Uma solução para o ‘prende e solta’

A polícia só pode prender um indivíduo amparada a uma ordem judicial ou no chamado flagrante de delito

17 de Março de 2023 às 23:01
Cruzeiro do Sul [email protected]
Estátua da justiça em frente ao Palácio do Supremo Tribunal Federal na Praça dos Três poderes em Brasília
Há, também, quem defenda uma revisão da Constituição (Crédito: Fabio Rodrigues Pozzebom/Agência Brasil)

Nas ruas e nas redes sociais é comum ouvirmos a expressão a “polícia prende e a Justiça solta”. Popularmente, essa percepção tem lá as suas justificativas, principalmente entre familiares e amigos de uma eventual vítima de crime, que vê, horas depois de preso, o “vilão” de volta à sociedade, logo após passar por uma audiência de custódia.

A verdade é que parte da sociedade apoia, inquestionavelmente, a ação da polícia que prende, principalmente diante do aumento das taxas de criminalidade.

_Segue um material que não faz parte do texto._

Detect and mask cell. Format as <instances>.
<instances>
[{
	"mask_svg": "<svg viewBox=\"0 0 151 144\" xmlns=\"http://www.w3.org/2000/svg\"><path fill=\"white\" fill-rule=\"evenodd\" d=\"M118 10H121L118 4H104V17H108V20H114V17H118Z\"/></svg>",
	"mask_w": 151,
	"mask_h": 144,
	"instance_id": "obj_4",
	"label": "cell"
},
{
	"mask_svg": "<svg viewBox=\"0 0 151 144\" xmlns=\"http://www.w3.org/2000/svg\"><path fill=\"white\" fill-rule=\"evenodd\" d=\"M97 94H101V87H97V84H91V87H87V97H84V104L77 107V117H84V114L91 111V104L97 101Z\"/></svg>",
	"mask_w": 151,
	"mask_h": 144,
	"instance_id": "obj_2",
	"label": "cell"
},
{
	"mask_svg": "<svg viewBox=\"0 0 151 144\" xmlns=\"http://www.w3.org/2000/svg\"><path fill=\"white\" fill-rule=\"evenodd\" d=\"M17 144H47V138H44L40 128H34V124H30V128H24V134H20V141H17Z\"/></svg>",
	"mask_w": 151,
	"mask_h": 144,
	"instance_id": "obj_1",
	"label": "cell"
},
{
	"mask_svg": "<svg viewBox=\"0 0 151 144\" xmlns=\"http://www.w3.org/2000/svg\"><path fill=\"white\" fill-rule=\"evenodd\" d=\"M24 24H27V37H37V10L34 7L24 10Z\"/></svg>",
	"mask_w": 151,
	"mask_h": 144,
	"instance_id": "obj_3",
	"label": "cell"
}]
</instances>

Há quem defenda o poder repressivo do Estado e a prisão como solução dos males causados pela escalada do crime e da violência. Em busca da segurança para ir e vir, essas pessoas veem na polícia que prende o caminho para a paz, afinal a atividade de polícia é a garantia da preservação da ordem pública e envolve a repressão imediata às infrações penais e administrativas e a aplicação da lei. O exercício da polícia ostensiva requer ampla atuação, desde uma simples informação até o gerenciamento de ocorrências de grande vulto.

É fato, porém, que a polícia só pode prender um indivíduo amparada a uma ordem judicial ou no chamado flagrante de delito. Caso contrário, ninguém pode ser privado de sua liberdade.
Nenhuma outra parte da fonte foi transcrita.